* **Textauszug**
****************************************
Das Bergdorf gehört zu den abgelegensten Ortschaften des Kantons Bern. Es ist nur über das Gebiet der Nachbarkantone zu erreichen, nämlich von Jaun (Kanton Freiburg) aus und von Saanen aus über den 1633 m. ü. M. hohen, im Winter nur teilweise befahrbaren Mittelbergpass, dessen Strasse teilweise über das Gemeindegebiet von Rougemont im Kanton Vaud führt. Abländschen liegt damit im Grenzgebiet dreier Kantone und ausserdem in einer sprachlichen (sog. Röstigraben) und konfessionellen Grenzzone (zum katholischen Kanton Freiburg).
****************************************
* **Bereitgestelltes Material**
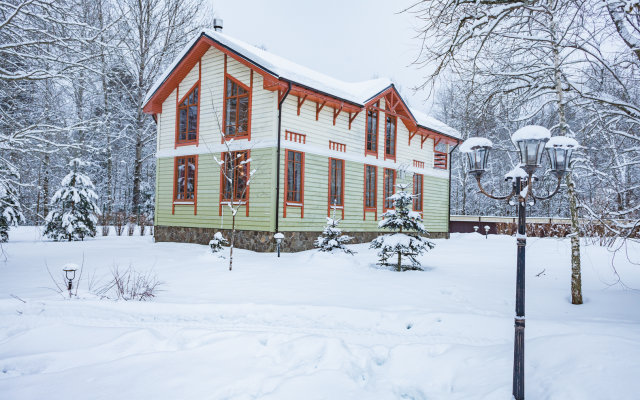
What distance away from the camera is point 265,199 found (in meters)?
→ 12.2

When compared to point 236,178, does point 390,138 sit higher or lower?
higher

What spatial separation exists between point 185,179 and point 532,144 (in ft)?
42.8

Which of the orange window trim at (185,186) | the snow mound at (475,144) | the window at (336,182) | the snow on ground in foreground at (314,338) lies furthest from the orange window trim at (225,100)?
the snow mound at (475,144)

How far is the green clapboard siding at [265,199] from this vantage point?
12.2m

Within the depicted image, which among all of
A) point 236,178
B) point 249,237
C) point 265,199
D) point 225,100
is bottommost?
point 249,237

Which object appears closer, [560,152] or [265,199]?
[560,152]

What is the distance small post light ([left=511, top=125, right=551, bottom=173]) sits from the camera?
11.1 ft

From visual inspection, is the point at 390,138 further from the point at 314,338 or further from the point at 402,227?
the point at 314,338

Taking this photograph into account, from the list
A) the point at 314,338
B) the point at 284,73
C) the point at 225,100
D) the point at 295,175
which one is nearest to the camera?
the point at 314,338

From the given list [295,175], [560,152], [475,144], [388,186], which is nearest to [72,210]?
****************************************
* **Aufgaben**
1. Wie hoch liegt laut dem Textauszug über Abländschen der Mittelbergpass?
2. Führen Sie den Textauszug über Abländschen im Anschluss an seinen letzten Satz weiter.
Die Auflistung hat einen anderen Ursprung als der Textauszug.

* **Erwartete Ergebnisse**
1. 1633 Meter über Meer.

2.
Das Landschaftsbild wird von der Gastlosen, einem zwischen 1800 und 2200 m. ü. M. hohen Gebirgszug der Voralpen, dominiert. Geologisch handelt es sich um eine aufgestellte Malm-Schicht. Die spektakulären Felsformationen aus Kalkgestein sind ein beliebtes Kalendermotiv.
- Abländschen mit Gastlosen (Blickrichtung Osten)
- Abländschental (Blickrichtung Süden)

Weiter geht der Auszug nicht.